Authentication Process
The authentication workflow includes:
Capturing the user's voice through a microphone.
Preprocessing audio to remove noise.
Extracting MFCC features from the voice signal.
Creating a unique voiceprint.
Comparing the voiceprint with the stored template using cosine similarity.
Granting or denying access based on a similarity threshold.

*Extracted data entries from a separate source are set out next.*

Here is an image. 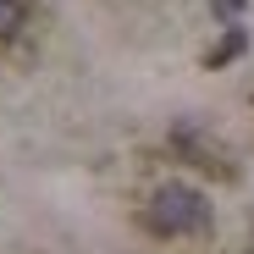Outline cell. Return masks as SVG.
<instances>
[{
    "label": "cell",
    "instance_id": "obj_1",
    "mask_svg": "<svg viewBox=\"0 0 254 254\" xmlns=\"http://www.w3.org/2000/svg\"><path fill=\"white\" fill-rule=\"evenodd\" d=\"M149 227L166 238H183V232H204L210 227V199L188 183H160L149 193Z\"/></svg>",
    "mask_w": 254,
    "mask_h": 254
},
{
    "label": "cell",
    "instance_id": "obj_2",
    "mask_svg": "<svg viewBox=\"0 0 254 254\" xmlns=\"http://www.w3.org/2000/svg\"><path fill=\"white\" fill-rule=\"evenodd\" d=\"M243 50H249V33H243V28H227V39H221V45H216V50L204 56V66L216 72V66H227V61H238Z\"/></svg>",
    "mask_w": 254,
    "mask_h": 254
},
{
    "label": "cell",
    "instance_id": "obj_3",
    "mask_svg": "<svg viewBox=\"0 0 254 254\" xmlns=\"http://www.w3.org/2000/svg\"><path fill=\"white\" fill-rule=\"evenodd\" d=\"M22 28V0H0V39H11Z\"/></svg>",
    "mask_w": 254,
    "mask_h": 254
},
{
    "label": "cell",
    "instance_id": "obj_4",
    "mask_svg": "<svg viewBox=\"0 0 254 254\" xmlns=\"http://www.w3.org/2000/svg\"><path fill=\"white\" fill-rule=\"evenodd\" d=\"M216 11H227V17H238V11H243V0H216Z\"/></svg>",
    "mask_w": 254,
    "mask_h": 254
}]
</instances>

Providing secure file access through AES-GCM encryption with keys generated using PBKDF2.
Implementation
The system is implemented using:
React
TypeScript
Tailwind CSS
Browser-based audio APIs
Client-side cryptographic processing
All biometric and encryption operations are performed locally in the user's browser, ensuring that sensitive voice data never leaves the device.
Conclusion
The Voiceprint Authentication for File System exemplifies a new, user-friendly, safe, and modern method of securing files through the combination of voice biometrics and AES-GCM encryption. There is no third-party server processing within the system because all processes occur in the client\'s browser. According to experimental data, using voiceprints rather than passwords provides an approximately 92% accurate authentication, suggesting that voiceprints can serve as viable substitutes for traditional passwords while providing a more natural and intuitive experience. There are still challenges associated with this method, such as noise, variability of
the user\'s voice, and the risk of being spoofed; however, it lays the groundwork for future improvements. Ultimately, this system offers a strong, expandable, and future-proof solution for protecting sensitive electronic data in numerous real-world settings.
References
[1] D. O’Shaughnessy, “Review of methods for automatic speaker verification,” IEEE/ACM Transactions on Audio, Speech, and Language Processing, vol. 32, pp. 1776–1789, 2023.
[2] R. Sharma, D. Govind, J. Mishra, A. Dubey, K. Deepak, and S. Prasanna, “Milestones in speaker recognition,” Artificial Intelligence Review, vol. 57, no. 3, p. 58, 2024.
[3] M. Jakubec, R. Jarina, E. Lieskovska, and P. Kasak, “Deep speaker embeddings for speaker verification: Review and experimental comparison,” Engineering Applications of Artificial Intelligence, vol. 127, p. 107232, 2024.
[4] R. M. Hanifa, K. Isa, and S. Mohamad, “A review on speaker recognition: Technology and challenges,” Computers & Electrical Engineering, vol. 90, p. 107005, 2021.
[5] T. Kinnunen and H. Li, “An overview of text-independent speaker recognition: From features to supervectors,” Speech Communication, vol. 52, no. 1, pp. 12–40, 2010.
[6] H. Delgado et al., “ASV spoof 2021: Automatic speaker verification spoofing and countermeasures challenge evaluation plan,” arXiv:2109.00535, 2021.
[7] S. Wang, Z. Wu, and H. Meng, “Deep learning approaches for speaker verification: A survey,” IEEE Access, 2023.